Pericardial Disease: Diagnosis and Hemodynamics

43 Pericardial Disease


Diagnosis and Hemodynamics



Pericardial pathology can present as an outpatient disease, in a setting requiring invasive diagnostic testing and surgery, or anywhere in between (see Chapter 42). This chapter focuses on the more significant presentations that result in hemodynamic compromise. In these cases, the common underlying physiologic abnormality, regardless of the specific pericardial pathology, is impaired diastolic filling of the heart. Significant constrictive pericarditis presents with evidence of right-sided heart failure, whereas pericardial tamponade presents with distinctive systemic hypotension. Diagnosis of these conditions is not always simple, since combinations of the disease processes can exist (effusive-constrictive pericarditis) and milder forms may require acute fluid loading to bring out characteristic hemodynamic findings (occult constrictive pericarditis). In addition, localized and transient forms of constrictive pericarditis have been described. The differential diagnosis between constrictive pericarditis and restrictive cardiomyopathy, addressed primarily in Chapter 20, can also be a challenge, because myocardial involvement may accompany the pericardial component and all three can indeed be present in the same patient. The hemodynamics can be further complicated if the patient has another disease altering the hemodynamics, such as pulmonary hypertension, an associated dilated cardiomyopathy, or significant valvular heart disease. Attention to details is mandatory in an attempt to sort out the presence of pericardial disease under these circumstances.



Etiology and Pathogenesis



Normal Physiology


The pericardium can be conceptualized as a balloon with the heart pushed into it like a fist. The visceral pericardium adheres to the heart itself and is separated from the parietal pericardium by a space, the pericardial cavity. This space normally holds a small collection of fluid. The fluid within the pericardial space is in dynamic equilibrium with the blood serum. The normal amount of pericardial fluid is less than 50 mL and is transudative with a low protein content. Because there are many smaller sinuses and recesses in the pericardial space (around the atria, the superior vena cava, the great vessels, the pulmonary veins [PVs], and the inferior vena cava), a minimum of about 250 mL of fluid forms the normal pericardial reserve volume before tamponade physiology becomes evident. As noted below, the volume of pericardial fluid required for tamponade physiology depends upon the rate at which it accumulates; the faster the fluid accumulates, the less is required to achieve pericardial tamponade.

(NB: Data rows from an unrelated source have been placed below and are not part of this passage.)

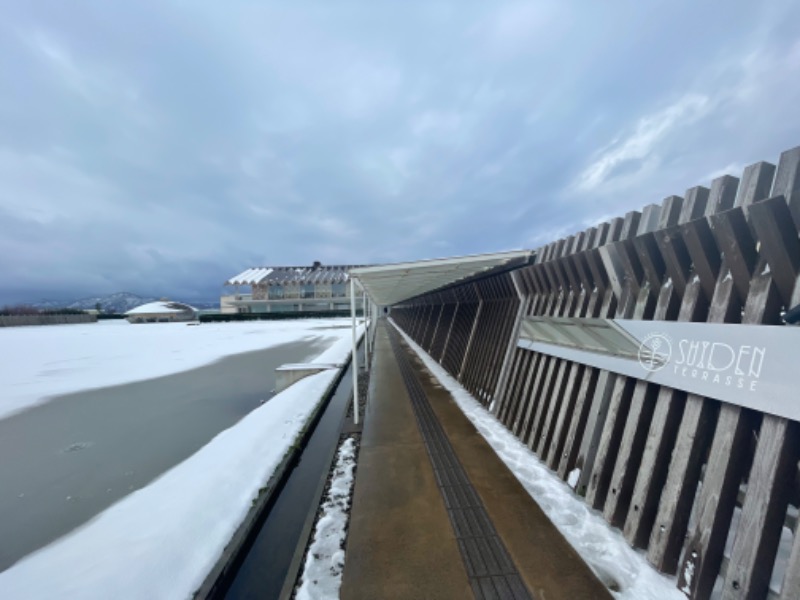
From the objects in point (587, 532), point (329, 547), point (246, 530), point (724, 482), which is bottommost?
point (246, 530)

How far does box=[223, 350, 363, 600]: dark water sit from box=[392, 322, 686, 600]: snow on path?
2228mm

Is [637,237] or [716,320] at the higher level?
[637,237]

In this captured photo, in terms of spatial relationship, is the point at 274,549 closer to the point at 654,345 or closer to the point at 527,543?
the point at 527,543

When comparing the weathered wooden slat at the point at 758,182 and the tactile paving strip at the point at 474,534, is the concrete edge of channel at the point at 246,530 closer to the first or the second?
the tactile paving strip at the point at 474,534

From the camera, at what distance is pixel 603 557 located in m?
2.43

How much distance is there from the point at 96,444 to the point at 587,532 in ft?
22.7

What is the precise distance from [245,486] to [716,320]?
4473 millimetres

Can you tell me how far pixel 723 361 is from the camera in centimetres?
206

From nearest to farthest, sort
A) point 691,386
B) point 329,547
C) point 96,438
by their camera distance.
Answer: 1. point 691,386
2. point 329,547
3. point 96,438

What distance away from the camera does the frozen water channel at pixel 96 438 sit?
3648mm

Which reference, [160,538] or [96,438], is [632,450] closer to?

The pericardium provides a thin tissue barrier between the heart and the surrounding structures and exerts constant pressure on the heart, affecting thin structures (the atria and the right ventricle) more than the thicker-walled left ventricle. Resting diastolic pressures within the heart are directly affected by this pericardial constraint (for instance, pericardial removal results in greater dilatation of the right ventricle than of the left ventricle).


Normal intrapericardial pressures range from −6 to −3 mm Hg, directly reflecting intrapleural pressures. The pressure differential between the pericardium and the cardiac chambers (transmural pressure) is about 3 mm Hg. The pericardium is much stiffer than cardiac muscle, and once the pericardial reserve volume is exceeded, the pressure-volume curve of the normal pericardium rises steeply. The pericardium has little effect on ventricular systole; however, interactions between the right- and left-sided cardiac chambers are enhanced by the pericardium, because atrial and ventricular septal movements are independent of pericardial constraint.


Intracardiac pressures are a reflection of the contraction and relaxation of individual cardiac structures and the changes imparted to them by the pleural and pericardial pressures (Fig. 43-1). Changes in pleural or pericardial pressure affect the intracardiac diastolic pressure. With inspiration, the intrapleural pressures drop and the abdominal cavity pressure increases. Blood flow to the right side of the heart increases, whereas blood return to the left side of the heart decreases slightly. The fall in the intrapleural pressures also causes an increase in the transmural aortic root pressure, slightly increasing impedance to left ventricular (LV) ejection. The reverse occurs during expiration. In the normal setting, the respiratory changes are reflected in the intrapericardial and intracardiac pressures, with inspiration lowering the measured right atrial (RA) pressures and the systolic right ventricular (RV) pressure more than the left-sided heart pressures.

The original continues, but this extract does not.